■ Task instructions
Reproduce every one of the following items word for word, keeping each line unchanged.

Records of spatial questions
— Start —
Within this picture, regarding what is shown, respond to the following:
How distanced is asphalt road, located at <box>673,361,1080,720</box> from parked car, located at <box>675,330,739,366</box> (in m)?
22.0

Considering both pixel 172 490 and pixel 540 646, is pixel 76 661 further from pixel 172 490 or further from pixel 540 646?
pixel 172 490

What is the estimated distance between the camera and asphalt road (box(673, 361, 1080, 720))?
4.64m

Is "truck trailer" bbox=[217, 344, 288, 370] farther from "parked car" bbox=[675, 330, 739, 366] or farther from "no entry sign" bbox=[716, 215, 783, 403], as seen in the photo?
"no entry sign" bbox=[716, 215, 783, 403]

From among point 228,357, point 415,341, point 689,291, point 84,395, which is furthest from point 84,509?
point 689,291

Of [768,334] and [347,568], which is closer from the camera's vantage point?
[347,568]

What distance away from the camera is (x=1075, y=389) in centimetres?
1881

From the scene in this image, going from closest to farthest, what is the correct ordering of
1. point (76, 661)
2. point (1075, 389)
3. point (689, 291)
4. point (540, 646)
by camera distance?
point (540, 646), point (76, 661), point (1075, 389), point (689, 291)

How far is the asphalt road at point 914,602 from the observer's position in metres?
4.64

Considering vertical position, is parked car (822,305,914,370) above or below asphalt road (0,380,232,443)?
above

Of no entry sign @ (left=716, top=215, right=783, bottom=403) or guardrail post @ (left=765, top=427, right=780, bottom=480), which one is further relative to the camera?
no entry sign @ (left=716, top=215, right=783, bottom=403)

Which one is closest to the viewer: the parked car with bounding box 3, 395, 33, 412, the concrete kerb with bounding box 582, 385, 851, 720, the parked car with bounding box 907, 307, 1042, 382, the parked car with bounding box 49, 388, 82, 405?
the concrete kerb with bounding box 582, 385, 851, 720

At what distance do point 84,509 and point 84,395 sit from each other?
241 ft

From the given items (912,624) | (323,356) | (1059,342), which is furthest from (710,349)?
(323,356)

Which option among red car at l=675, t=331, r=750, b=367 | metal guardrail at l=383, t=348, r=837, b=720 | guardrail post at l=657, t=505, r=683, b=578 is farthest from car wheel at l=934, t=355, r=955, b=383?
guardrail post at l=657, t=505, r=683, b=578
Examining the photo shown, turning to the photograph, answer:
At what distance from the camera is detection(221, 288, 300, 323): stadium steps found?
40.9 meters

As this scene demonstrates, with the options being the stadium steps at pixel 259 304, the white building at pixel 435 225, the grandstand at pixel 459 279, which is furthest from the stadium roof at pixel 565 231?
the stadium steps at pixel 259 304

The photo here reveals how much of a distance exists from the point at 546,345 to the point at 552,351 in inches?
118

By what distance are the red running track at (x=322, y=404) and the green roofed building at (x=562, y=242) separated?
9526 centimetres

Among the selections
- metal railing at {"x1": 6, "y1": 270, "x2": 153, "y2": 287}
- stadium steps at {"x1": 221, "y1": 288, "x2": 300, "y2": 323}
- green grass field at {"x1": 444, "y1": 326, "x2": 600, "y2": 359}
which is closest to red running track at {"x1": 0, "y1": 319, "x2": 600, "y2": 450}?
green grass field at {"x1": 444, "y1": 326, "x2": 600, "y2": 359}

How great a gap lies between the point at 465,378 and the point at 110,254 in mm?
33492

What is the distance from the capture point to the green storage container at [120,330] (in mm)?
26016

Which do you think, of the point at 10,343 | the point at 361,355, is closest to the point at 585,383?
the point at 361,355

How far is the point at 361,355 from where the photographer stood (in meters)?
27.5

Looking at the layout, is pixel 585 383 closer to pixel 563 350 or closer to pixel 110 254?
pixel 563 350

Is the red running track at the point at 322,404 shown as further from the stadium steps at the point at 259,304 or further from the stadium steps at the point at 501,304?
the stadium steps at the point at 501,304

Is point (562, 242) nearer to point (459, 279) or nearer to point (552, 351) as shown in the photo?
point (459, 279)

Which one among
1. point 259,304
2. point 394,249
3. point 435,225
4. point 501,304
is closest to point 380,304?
— End —
■ Task answer
Within this picture, regarding what is shown, respond to the following:
How distanced is asphalt road, located at <box>673,361,1080,720</box> from parked car, located at <box>675,330,739,366</box> (in m)?
22.0

Considering both pixel 172 490 and pixel 540 646, is pixel 76 661 further from pixel 172 490 or further from pixel 540 646?
pixel 172 490

What is the estimated distance between the camera and asphalt road (box(673, 361, 1080, 720))?
4.64m

Is "truck trailer" bbox=[217, 344, 288, 370] farther from "parked car" bbox=[675, 330, 739, 366] or farther from "no entry sign" bbox=[716, 215, 783, 403], as seen in the photo?
"no entry sign" bbox=[716, 215, 783, 403]

From among point 228,357, point 415,341, point 689,291, point 84,395, which is furthest from point 84,509?
point 689,291

Of [768,334] and [347,568], which is closer from the camera's vantage point?
[347,568]

What distance away from the camera is (x=1075, y=389) in centimetres?
1881

From the scene in this image, going from closest to farthest, what is the correct ordering of
1. point (76, 661)
2. point (1075, 389)
3. point (689, 291)
4. point (540, 646)
by camera distance?
point (540, 646), point (76, 661), point (1075, 389), point (689, 291)

How far is the asphalt road at point 914,602 from the observer's position in metres?
4.64

Considering vertical position, is parked car (822,305,914,370) above or below asphalt road (0,380,232,443)?
above

Of no entry sign @ (left=716, top=215, right=783, bottom=403) or guardrail post @ (left=765, top=427, right=780, bottom=480), which one is further relative to the camera?
no entry sign @ (left=716, top=215, right=783, bottom=403)

Which one is closest to the viewer: the parked car with bounding box 3, 395, 33, 412, the concrete kerb with bounding box 582, 385, 851, 720, the parked car with bounding box 907, 307, 1042, 382, the parked car with bounding box 49, 388, 82, 405?
the concrete kerb with bounding box 582, 385, 851, 720

At what distance do point 84,509 and point 84,395 sit from each other?
241 ft

From the given items (912,624) | (323,356) | (1059,342), which is furthest from (710,349)?
(323,356)

Which option among red car at l=675, t=331, r=750, b=367 | metal guardrail at l=383, t=348, r=837, b=720 | guardrail post at l=657, t=505, r=683, b=578 is farthest from car wheel at l=934, t=355, r=955, b=383?
guardrail post at l=657, t=505, r=683, b=578
Examining the photo shown, turning to the photograph, answer:
At what distance from the camera is detection(221, 288, 300, 323): stadium steps found?
40.9 meters

As this scene demonstrates, with the options being the stadium steps at pixel 259 304, the white building at pixel 435 225, the grandstand at pixel 459 279, which is furthest from the stadium roof at pixel 565 231?
the stadium steps at pixel 259 304

The photo here reveals how much of a distance exists from the point at 546,345 to the point at 552,351 in inches?
118

By what distance are the red running track at (x=322, y=404) and the green roofed building at (x=562, y=242) separated?
9526 centimetres

Among the selections
- metal railing at {"x1": 6, "y1": 270, "x2": 153, "y2": 287}
- stadium steps at {"x1": 221, "y1": 288, "x2": 300, "y2": 323}
- green grass field at {"x1": 444, "y1": 326, "x2": 600, "y2": 359}
which is closest to red running track at {"x1": 0, "y1": 319, "x2": 600, "y2": 450}?
green grass field at {"x1": 444, "y1": 326, "x2": 600, "y2": 359}

How great a gap lies between the point at 465,378 and the point at 110,254 in mm?
33492

What is the distance from the capture point to the green storage container at [120,330] (in mm)?
26016

Which do you think, of the point at 10,343 | the point at 361,355, is closest to the point at 585,383?
the point at 361,355

How far is the point at 361,355 from where the photographer stood (in meters)?
27.5

Looking at the layout, is pixel 585 383 closer to pixel 563 350 or closer to pixel 110 254?
pixel 563 350

Is the red running track at the point at 322,404 shown as further from the stadium steps at the point at 259,304 or further from the stadium steps at the point at 501,304?
the stadium steps at the point at 501,304

Is point (562, 242) nearer to point (459, 279) or nearer to point (552, 351) as shown in the photo?
point (459, 279)

Which one among
1. point 259,304
2. point 394,249
3. point 435,225
4. point 501,304
is closest to point 380,304?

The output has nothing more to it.